La clave está en una característica peculiar de los polos lunares. Debido a la pequeña inclinación del eje de la Luna, el Sol permanece apenas unos grados por encima del horizonte. Eso provoca sombras gigantescas: cerca del polo sur pueden llegar a ser entre 25 y 50 veces más largas que los objetos que las producen. Cráteres, rocas, pendientes e incluso pequeños desniveles pueden bloquear buena parte de la radiación solar.
Los investigadores utilizaron datos de elevación y temperatura del Lunar Reconnaissance Orbiter, combinados con técnicas de trazado de rayos para calcular exactamente cómo llega la luz a tres regiones candidatas para futuras operaciones humanas: Nobile Rim, Connecting Ridge y De Gerlache Rim.
Después enfrentaron esos mapas a la resistencia conocida de cinco microorganismos asociados a seres humanos o entornos espaciales.
El resultado fue sorprendente. Todos encontraron zonas donde podrían sobrevivir, y el hongo Aspergillus niger fue especialmente resistente. Los modelos indican que podría mantenerse durante al menos siete días en alrededor del 3% del terreno cartografiado y sobrevivir incluso en entre el 15% y el 30% de algunas áreas que reciben algo de luz durante el invierno lunar.
La radiación ultravioleta, precisamente uno de los principales mecanismos utilizados para destruir microorganismos, no siempre sería suficiente.
El problema empieza literalmente debajo de las botas de los astronautas

La escala de contaminación potencial es enorme. Una zona de piel humana del tamaño aproximado de la uña de un dedo meñique puede albergar alrededor de un millón de bacterias. La Universidad de Maryland calcula que un solo paso sobre la Luna podría depositar cientos de millones de microorganismos vivos dentro de la huella de un astronauta.
Las misiones robóticas permiten aplicar procedimientos de descontaminación extremadamente agresivos. Con seres humanos el problema cambia por completo: no es posible esterilizar a un astronauta, y continuamente liberamos microorganismos al ambiente.
Esto se vuelve especialmente importante cuando el polo sur es uno de los territorios científicamente más valiosos de toda la Luna. Sus regiones permanentemente sombreadas pueden conservar hielo, moléculas y registros químicos durante periodos extraordinariamente largos. NASA está precisamente orientando buena parte de su futura exploración hacia esta zona.
Si los astronautas introducen organismos terrestres antes de tomar muestras, distinguir lo que estaba allí originalmente de lo que llegó desde nuestro planeta será mucho más difícil.
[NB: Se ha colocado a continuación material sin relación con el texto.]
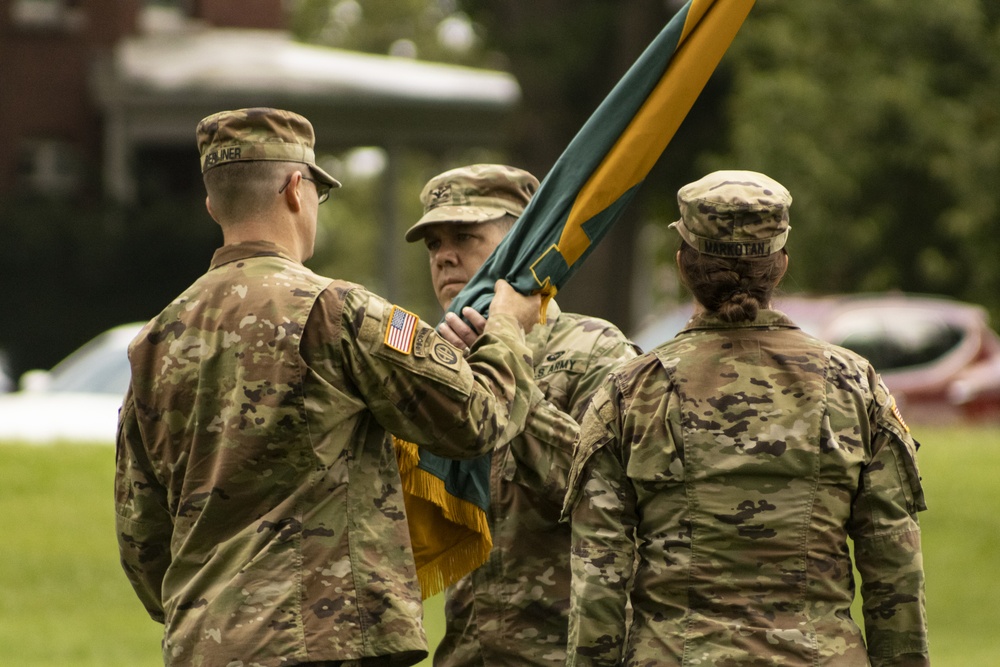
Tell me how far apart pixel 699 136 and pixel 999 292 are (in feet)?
21.5

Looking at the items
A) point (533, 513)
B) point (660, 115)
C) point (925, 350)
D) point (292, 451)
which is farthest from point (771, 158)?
point (292, 451)

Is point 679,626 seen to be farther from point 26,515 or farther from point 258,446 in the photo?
point 26,515

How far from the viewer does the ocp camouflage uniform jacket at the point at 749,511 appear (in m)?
3.61

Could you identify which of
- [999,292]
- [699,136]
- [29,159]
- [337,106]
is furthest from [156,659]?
[29,159]

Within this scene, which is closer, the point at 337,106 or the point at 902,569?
the point at 902,569

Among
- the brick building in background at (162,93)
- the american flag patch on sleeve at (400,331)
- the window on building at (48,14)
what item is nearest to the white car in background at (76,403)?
the american flag patch on sleeve at (400,331)

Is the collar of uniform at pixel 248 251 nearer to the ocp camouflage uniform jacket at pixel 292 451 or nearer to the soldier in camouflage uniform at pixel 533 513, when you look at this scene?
the ocp camouflage uniform jacket at pixel 292 451

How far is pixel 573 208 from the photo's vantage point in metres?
4.47

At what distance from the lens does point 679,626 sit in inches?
143

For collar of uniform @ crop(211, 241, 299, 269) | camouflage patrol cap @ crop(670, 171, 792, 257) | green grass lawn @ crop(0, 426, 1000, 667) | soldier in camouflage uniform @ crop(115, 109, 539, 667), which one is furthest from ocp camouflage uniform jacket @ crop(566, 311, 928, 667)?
green grass lawn @ crop(0, 426, 1000, 667)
La Luna podría convertirse en el ensayo general para no contaminar Marte
Hay un límite fundamental: el estudio no sostiene que estos microbios puedan colonizar la Luna. Sobrevivir no significa crecer ni reproducirse. Los microorganismos permanecerían en un estado latente o criptobiótico, y no existe evidencia de que la superficie lunar les proporcione condiciones como agua líquida, una atmósfera adecuada o temperaturas moderadas necesarias para multiplicarse. Pero científicamente basta con que continúen vivos para crear un problema.
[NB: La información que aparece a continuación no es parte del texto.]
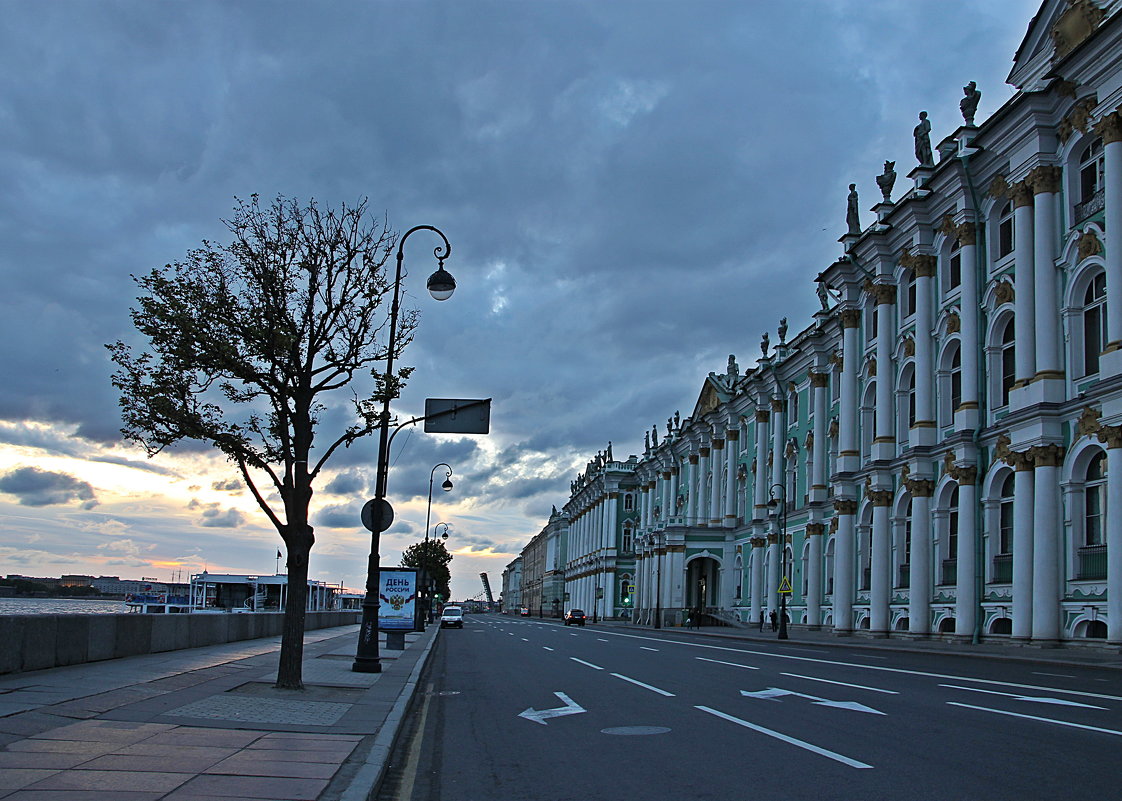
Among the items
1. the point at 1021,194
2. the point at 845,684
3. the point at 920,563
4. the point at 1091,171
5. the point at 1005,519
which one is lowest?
the point at 845,684

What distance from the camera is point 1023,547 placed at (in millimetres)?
32500

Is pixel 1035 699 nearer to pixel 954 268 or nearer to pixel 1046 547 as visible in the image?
pixel 1046 547

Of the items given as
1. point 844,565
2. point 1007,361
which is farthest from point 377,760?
point 844,565

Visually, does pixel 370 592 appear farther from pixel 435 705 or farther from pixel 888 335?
pixel 888 335

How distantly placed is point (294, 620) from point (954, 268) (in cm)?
3213

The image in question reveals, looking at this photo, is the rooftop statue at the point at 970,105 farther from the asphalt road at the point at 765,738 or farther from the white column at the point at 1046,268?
the asphalt road at the point at 765,738

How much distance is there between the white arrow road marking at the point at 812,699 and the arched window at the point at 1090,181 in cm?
2165

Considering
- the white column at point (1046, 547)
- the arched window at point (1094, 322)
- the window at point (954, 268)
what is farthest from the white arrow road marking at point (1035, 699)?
the window at point (954, 268)

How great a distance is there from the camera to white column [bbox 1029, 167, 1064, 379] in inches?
1261

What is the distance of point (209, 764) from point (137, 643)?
12.9 meters

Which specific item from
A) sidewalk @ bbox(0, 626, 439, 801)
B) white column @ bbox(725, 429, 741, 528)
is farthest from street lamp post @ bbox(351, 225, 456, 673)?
white column @ bbox(725, 429, 741, 528)

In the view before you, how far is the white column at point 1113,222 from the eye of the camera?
28.9 metres

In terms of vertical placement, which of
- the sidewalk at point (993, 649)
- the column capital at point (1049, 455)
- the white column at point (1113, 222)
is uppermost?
the white column at point (1113, 222)

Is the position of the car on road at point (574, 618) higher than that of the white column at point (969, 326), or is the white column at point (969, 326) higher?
the white column at point (969, 326)
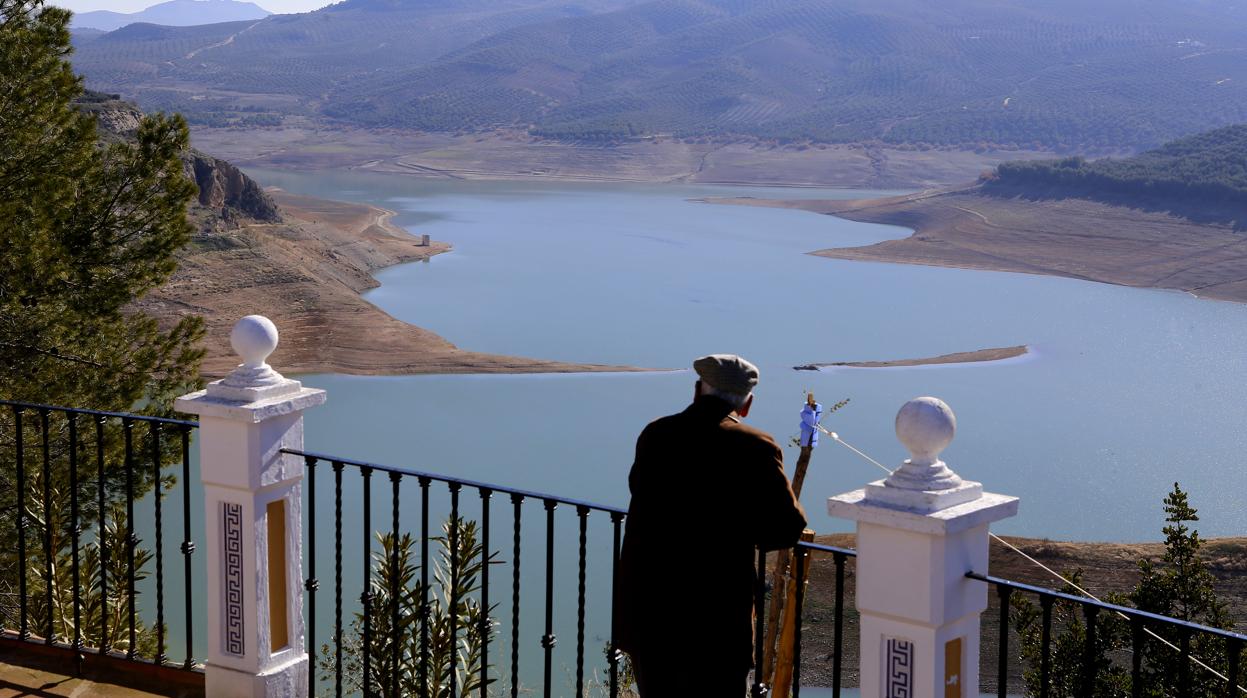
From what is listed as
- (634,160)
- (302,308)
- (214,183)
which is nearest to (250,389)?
(302,308)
NASA quiere establecer primero una especie de línea de base biológica y química: saber qué existe en determinados lugares antes de que lleguen seres humanos y registrar después exactamente qué dejamos allí.
La experiencia será crucial para Marte. Si algún día una misión encuentra moléculas orgánicas o incluso una posible señal biológica marciana, una de las primeras preguntas será inevitable: ¿estaba allí antes de que llegáramos o la llevamos nosotros desde la Tierra?
El polo sur lunar puede convertirse así en algo inesperado: no solo el lugar donde la humanidad aprenda a vivir fuera de su planeta, sino también el laboratorio donde descubramos hasta qué punto somos capaces de llevar vida terrestre con nosotros sin siquiera intentarlo.